> Source document
================
Loading data directly into the database
Overview
Teaching: 30 min
Exercises: 10 minQuestions
What is the difference between a spreadsheet and a table?
How do I bulk load data into sqlite3?
Objectives
Explore data from different locations using a single database
Almost everything we can do in a database can be done with sufficiently complex spreadsheets. However, when operating on clean(ish) data, databases allow us to transform large amounts of data in consistent and reliable ways without needing to see the data we are manipulating.
None of the examples we are covering today is so large that it would cause a modern spreadsheet program to crash. With that said, the 57,254 rows in 2016Census_G01_AUS_SA1.csv
are balky and difficult to work with when we are scrolling around, creating named ranges, and working on multiple layers of comparison.
The single main benefit of SQL over a spreadsheet that we are covering today is the idea of a JOIN
. Spreadsheets can certainly perform join-like operations, but the steps are many, specific to each join, and are not reusable. Whereas with SQL, since every output of a query is itself a table which can be used to input into other queries, we not only can JOIN
multiple sets of data together, but we can do it with a single line of code.
The main drawbacks of SQL over a spreadsheet is that you have to write that code and that you have to have clean data. (Cue Monty Python Spanish Inquisition sketch here.) However, because each query can produce output used in subsequent queries, we don’t have to deal with that complexity all at the same time. Instead, we can gradually creep up on our desired output, making sure of our footing at each step.
We will end this first chapter by joining data from different data sources to answer a rather silly research question:
A totally not staged question
I wonder, what’s the demographic impact of each political party in Australia on Twitter. @DenubisX - gimme some numbers!
================
> Exercises to complete
1/ Reproduce the database lesson text from "The main drawbacks" up to and including "at each step.".
2/ Please list every line in the records that contains the word "smartphone".

> Items
================
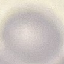
Malaria status: uninfected. Giemsa-stained preparation. Cell patch, automatically extracted from a larger field of view and resized to 64 × 64 pixels. Acquired by smartphone through the microscope eyepiece. Thin blood film.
State which parasite is depicted.
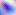
Toxoplasma gondii.

Micrograph. Captured at 400x magnification.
Classify this cell by malaria status.
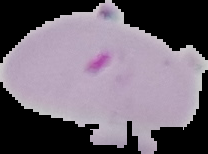

It is parasitized.

Image is 208×154 pixels. Cell region segmented out of the field of view; the surrounding area is masked to black. From a thin blood film.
Classify this cell by malaria status.
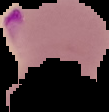
Parasitized.

From a thin blood film. Segmented cell region on a black background. Image is 109×112 pixels.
Locate and identify every blood parasite.
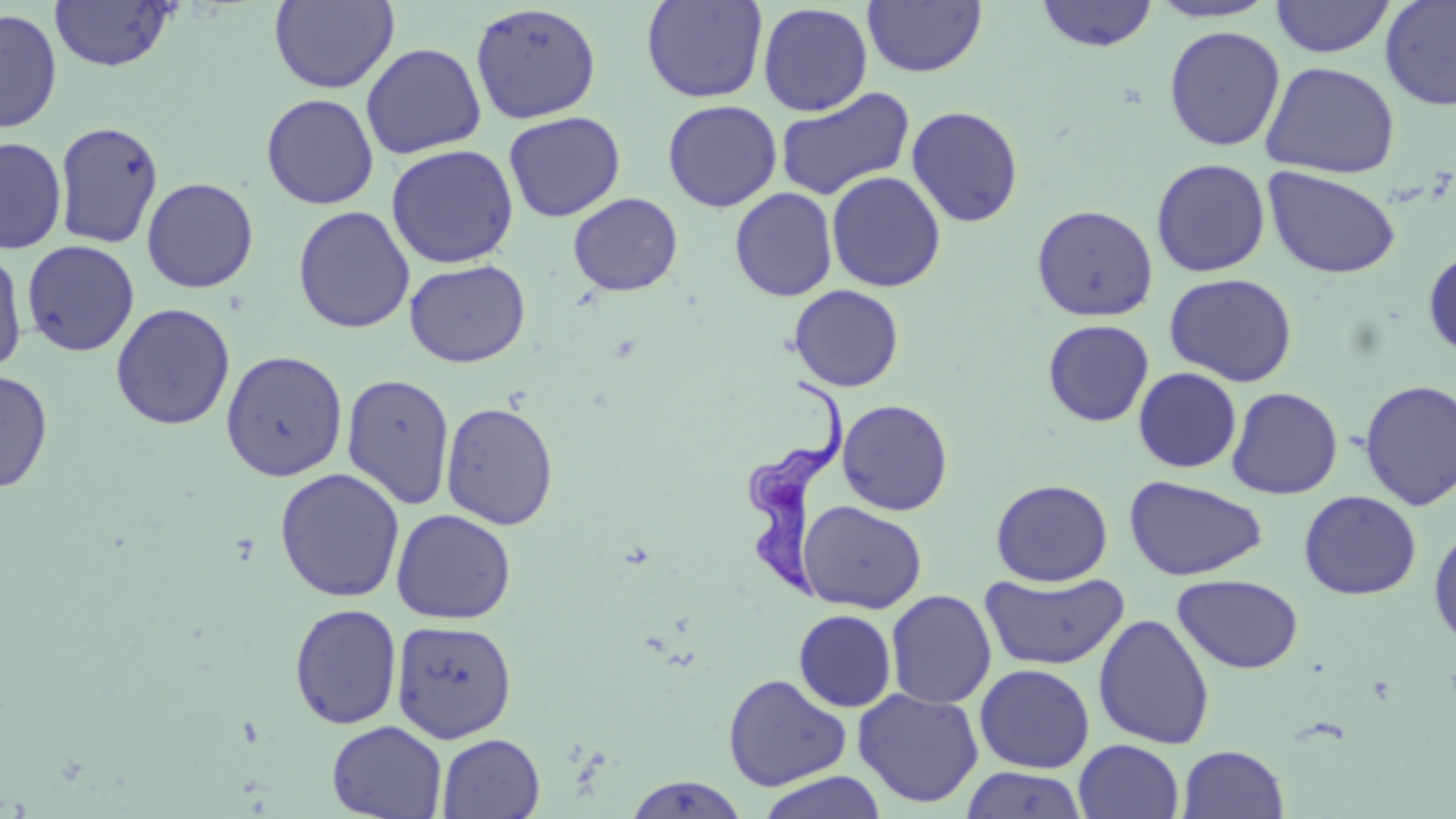
Approximate bounding boxes as [x1, y1, x2, y2] in pixels.
Trypanosoma brucei: [749, 377, 848, 605].
No Plasmodium falciparum, Plasmodium ovale, Plasmodium malariae, Plasmodium vivax, or Babesia divergens observed.

Summary:
  - Uninfected red blood cell locations: [48, 0, 179, 73], [269, 0, 399, 93], [641, 0, 767, 103], [1146, 0, 1281, 24], [1380, 0, 1456, 111], [863, 1, 987, 77], [1035, 1, 1159, 52], [1270, 1, 1396, 59], [470, 3, 602, 124], [757, 3, 873, 116], [0, 7, 62, 134], [1164, 25, 1286, 152], [361, 42, 486, 159], [1260, 61, 1401, 178], [774, 86, 915, 201], [261, 93, 379, 210], [662, 99, 783, 213], [906, 105, 1024, 228], [503, 111, 625, 222], [54, 121, 164, 249], [0, 136, 66, 254], [385, 144, 519, 269], [1151, 158, 1271, 278], [1263, 166, 1402, 280], [826, 171, 947, 292], [141, 177, 259, 294], [729, 187, 838, 301], [567, 192, 683, 296], [1031, 204, 1158, 322], [293, 205, 415, 333], [21, 240, 140, 357], [0, 246, 28, 376], [1423, 246, 1456, 360], [404, 259, 531, 368], [1164, 272, 1298, 387], [788, 284, 905, 392], [111, 303, 235, 431], [1042, 319, 1155, 426], [221, 350, 348, 481], [1133, 367, 1242, 473], [0, 370, 54, 493], [342, 373, 455, 510], [1357, 379, 1456, 511], [1227, 386, 1344, 499], [837, 399, 954, 516], [440, 401, 559, 529], [274, 468, 405, 603], [1124, 475, 1268, 582], [990, 478, 1113, 586], [1299, 490, 1421, 600], [797, 500, 927, 614], [391, 508, 517, 624], [1428, 526, 1456, 650], [980, 571, 1130, 670], [1172, 574, 1304, 674], [885, 589, 997, 709], [289, 603, 403, 729], [793, 609, 897, 712], [1093, 613, 1215, 750], [390, 620, 518, 744], [974, 664, 1095, 773], [722, 673, 852, 792], [853, 688, 984, 808], [326, 720, 447, 819], [436, 733, 545, 818], [1073, 739, 1185, 819], [1178, 744, 1289, 818], [960, 766, 1089, 819], [755, 771, 888, 819], [622, 775, 750, 818]
  - Slide-level diagnosis: Trypanosoma brucei
  - Image size: 1456×819 pixels
  - Preparation: thin blood smear
  - Stain: May-Grünwald-Giemsa
  - Magnification: 1000x
  - Field of view: one of a larger specimen
  - Modality: light microscopy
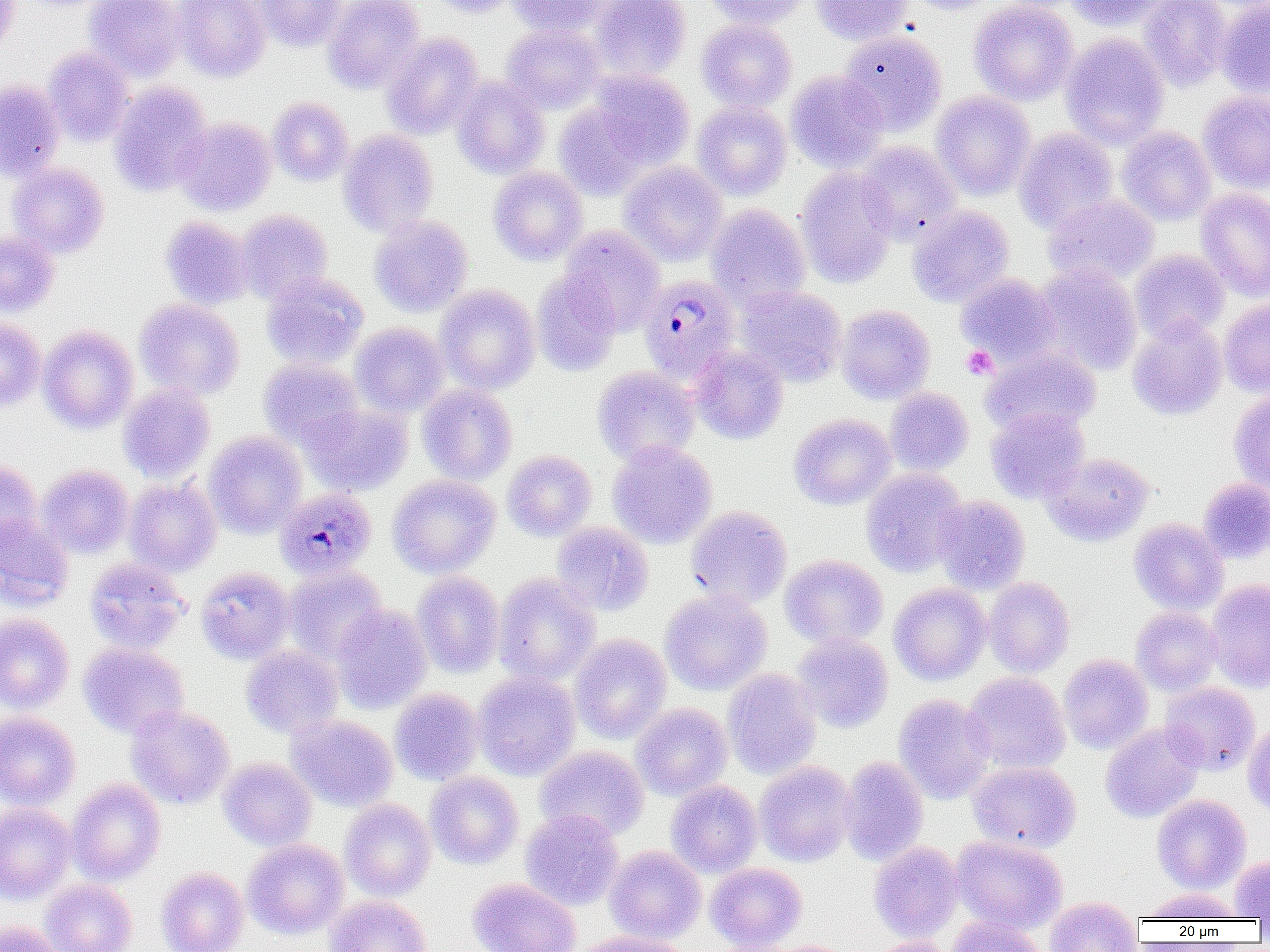

Approximate bounding boxes as named x1/y1/x2/y2 corners in pixels. Uninfected red blood cell locations: (x1=0, y1=0, x2=19, y2=54), (x1=84, y1=0, x2=185, y2=81), (x1=173, y1=0, x2=271, y2=82), (x1=254, y1=0, x2=347, y2=51), (x1=322, y1=0, x2=425, y2=94), (x1=426, y1=0, x2=520, y2=17), (x1=507, y1=0, x2=612, y2=36), (x1=589, y1=0, x2=691, y2=81), (x1=705, y1=0, x2=813, y2=29), (x1=811, y1=0, x2=913, y2=45), (x1=907, y1=0, x2=1001, y2=15), (x1=968, y1=0, x2=1079, y2=106), (x1=1065, y1=0, x2=1169, y2=30), (x1=1138, y1=0, x2=1231, y2=91), (x1=1217, y1=0, x2=1270, y2=99), (x1=696, y1=19, x2=797, y2=111), (x1=501, y1=24, x2=606, y2=114), (x1=839, y1=30, x2=947, y2=135), (x1=382, y1=33, x2=483, y2=139), (x1=1060, y1=33, x2=1169, y2=149), (x1=44, y1=47, x2=134, y2=146), (x1=588, y1=70, x2=695, y2=170), (x1=786, y1=71, x2=889, y2=172), (x1=451, y1=76, x2=549, y2=179), (x1=0, y1=80, x2=65, y2=181), (x1=109, y1=82, x2=212, y2=196), (x1=931, y1=91, x2=1035, y2=200), (x1=1198, y1=91, x2=1270, y2=194), (x1=268, y1=97, x2=354, y2=186), (x1=692, y1=101, x2=792, y2=200), (x1=554, y1=102, x2=652, y2=200), (x1=172, y1=117, x2=277, y2=216), (x1=1117, y1=126, x2=1216, y2=225), (x1=1014, y1=128, x2=1118, y2=233), (x1=338, y1=129, x2=438, y2=237), (x1=855, y1=141, x2=961, y2=244), (x1=619, y1=161, x2=727, y2=266), (x1=8, y1=162, x2=109, y2=258), (x1=488, y1=166, x2=588, y2=265), (x1=794, y1=166, x2=898, y2=288), (x1=1195, y1=188, x2=1270, y2=301), (x1=1043, y1=194, x2=1160, y2=287), (x1=706, y1=204, x2=811, y2=309), (x1=907, y1=205, x2=1014, y2=307), (x1=236, y1=210, x2=333, y2=304), (x1=369, y1=215, x2=473, y2=317), (x1=159, y1=216, x2=253, y2=310), (x1=559, y1=225, x2=666, y2=334), (x1=0, y1=230, x2=59, y2=317), (x1=1130, y1=249, x2=1230, y2=343), (x1=1035, y1=263, x2=1142, y2=375), (x1=531, y1=269, x2=622, y2=376), (x1=263, y1=273, x2=368, y2=369), (x1=956, y1=273, x2=1060, y2=366), (x1=435, y1=285, x2=540, y2=394), (x1=737, y1=286, x2=848, y2=386), (x1=1219, y1=298, x2=1270, y2=397), (x1=135, y1=299, x2=244, y2=399), (x1=836, y1=304, x2=935, y2=404), (x1=1127, y1=315, x2=1228, y2=420), (x1=0, y1=318, x2=46, y2=411), (x1=350, y1=323, x2=449, y2=416), (x1=38, y1=325, x2=139, y2=433), (x1=688, y1=345, x2=789, y2=445), (x1=981, y1=347, x2=1101, y2=437), (x1=259, y1=358, x2=364, y2=449), (x1=592, y1=366, x2=700, y2=466), (x1=117, y1=382, x2=216, y2=483), (x1=417, y1=383, x2=518, y2=485), (x1=885, y1=387, x2=974, y2=476), (x1=1228, y1=390, x2=1270, y2=495), (x1=301, y1=403, x2=413, y2=496), (x1=986, y1=407, x2=1090, y2=503), (x1=789, y1=413, x2=896, y2=510), (x1=204, y1=431, x2=307, y2=538), (x1=607, y1=440, x2=717, y2=549), (x1=502, y1=450, x2=597, y2=541), (x1=1041, y1=452, x2=1155, y2=546), (x1=0, y1=460, x2=43, y2=553), (x1=37, y1=465, x2=134, y2=559), (x1=861, y1=467, x2=968, y2=577), (x1=387, y1=475, x2=500, y2=578), (x1=124, y1=478, x2=222, y2=576), (x1=1198, y1=478, x2=1270, y2=564), (x1=933, y1=495, x2=1030, y2=594), (x1=686, y1=505, x2=792, y2=608), (x1=0, y1=515, x2=74, y2=610), (x1=1128, y1=518, x2=1229, y2=615), (x1=552, y1=521, x2=654, y2=616), (x1=780, y1=554, x2=888, y2=649), (x1=83, y1=557, x2=189, y2=654), (x1=283, y1=565, x2=388, y2=664), (x1=196, y1=566, x2=295, y2=664), (x1=412, y1=571, x2=506, y2=678), (x1=493, y1=573, x2=601, y2=686), (x1=985, y1=576, x2=1076, y2=678), (x1=1206, y1=579, x2=1270, y2=693), (x1=888, y1=583, x2=992, y2=685), (x1=660, y1=589, x2=772, y2=695), (x1=331, y1=604, x2=433, y2=714), (x1=1130, y1=606, x2=1223, y2=696), (x1=0, y1=614, x2=75, y2=713), (x1=792, y1=633, x2=893, y2=733), (x1=569, y1=634, x2=672, y2=744), (x1=78, y1=642, x2=189, y2=739), (x1=241, y1=645, x2=343, y2=738), (x1=1058, y1=654, x2=1153, y2=754), (x1=722, y1=668, x2=822, y2=780), (x1=473, y1=670, x2=580, y2=781), (x1=963, y1=672, x2=1071, y2=774), (x1=1159, y1=682, x2=1260, y2=775), (x1=390, y1=688, x2=484, y2=784), (x1=893, y1=694, x2=996, y2=804), (x1=630, y1=703, x2=733, y2=800), (x1=126, y1=705, x2=234, y2=809), (x1=0, y1=711, x2=81, y2=810), (x1=287, y1=714, x2=398, y2=811), (x1=1243, y1=721, x2=1270, y2=815), (x1=1100, y1=722, x2=1205, y2=823), (x1=535, y1=745, x2=649, y2=841), (x1=838, y1=756, x2=929, y2=866), (x1=218, y1=757, x2=317, y2=851), (x1=754, y1=760, x2=856, y2=867), (x1=967, y1=760, x2=1082, y2=852), (x1=425, y1=771, x2=523, y2=870), (x1=67, y1=779, x2=166, y2=885), (x1=666, y1=780, x2=762, y2=877), (x1=1152, y1=794, x2=1251, y2=893), (x1=339, y1=798, x2=436, y2=902), (x1=0, y1=802, x2=76, y2=904), (x1=520, y1=809, x2=623, y2=910), (x1=951, y1=835, x2=1068, y2=933), (x1=243, y1=838, x2=348, y2=939), (x1=868, y1=841, x2=963, y2=943), (x1=605, y1=845, x2=706, y2=943), (x1=1230, y1=854, x2=1270, y2=920), (x1=705, y1=862, x2=807, y2=951), (x1=156, y1=866, x2=249, y2=952), (x1=467, y1=877, x2=581, y2=952), (x1=39, y1=878, x2=137, y2=952), (x1=1141, y1=888, x2=1243, y2=922), (x1=323, y1=895, x2=432, y2=952), (x1=1044, y1=896, x2=1143, y2=952), (x1=946, y1=915, x2=1047, y2=952), (x1=0, y1=920, x2=68, y2=952), (x1=568, y1=931, x2=695, y2=952), (x1=863, y1=937, x2=956, y2=952). Platelet locations: (x1=961, y1=346, x2=997, y2=380). Plasmodium malariae-infected red blood cell locations: (x1=639, y1=275, x2=741, y2=382), (x1=275, y1=491, x2=377, y2=574). Slide-level diagnosis: Plasmodium malariae. Thin blood smear. Light microscopy. One field of a larger specimen. Captured at 1000x magnification. Image is 1270×952 pixels.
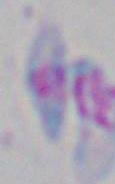

modality = photomicrograph
magnification = 1000x
identification = Toxoplasma gondii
Report the malaria status of this cell.
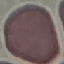
Uninfected.

capture = smartphone camera at the microscope eyepiece
preparation = thin smear
image type = cell patch, automatically extracted from a larger field of view and resized to 64 × 64 pixels
stain = Giemsa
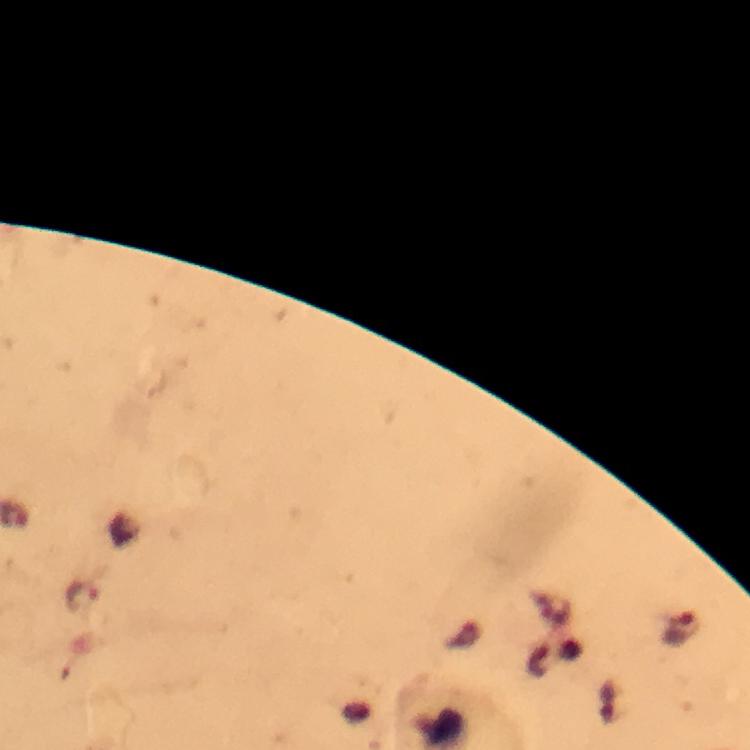

malaria parasite locations = approximate centers as [x, y] in pixels: [83, 596], [681, 630]
image size = 750×750 pixels
immersion oil = applied
magnification = 100x
capture = smartphone camera through the microscope
context = from a malaria diagnostic workup
preparation = thick blood smear
cropped from = one field of view
stain = Giemsa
================
> Answers to the exercises
1/
The main drawbacks of SQL over a spreadsheet is that you have to write that code and that you have to have clean data. (Cue Monty Python Spanish Inquisition sketch here.) However, because each query can produce output used in subsequent queries, we don’t have to deal with that complexity all at the same time. Instead, we can gradually creep up on our desired output, making sure of our footing at each step.

2/
Malaria status: uninfected. Giemsa-stained preparation. Cell patch, automatically extracted from a larger field of view and resized to 64 × 64 pixels. Acquired by smartphone through the microscope eyepiece. Thin blood film.
capture = smartphone camera at the microscope eyepiece
capture = smartphone camera through the microscope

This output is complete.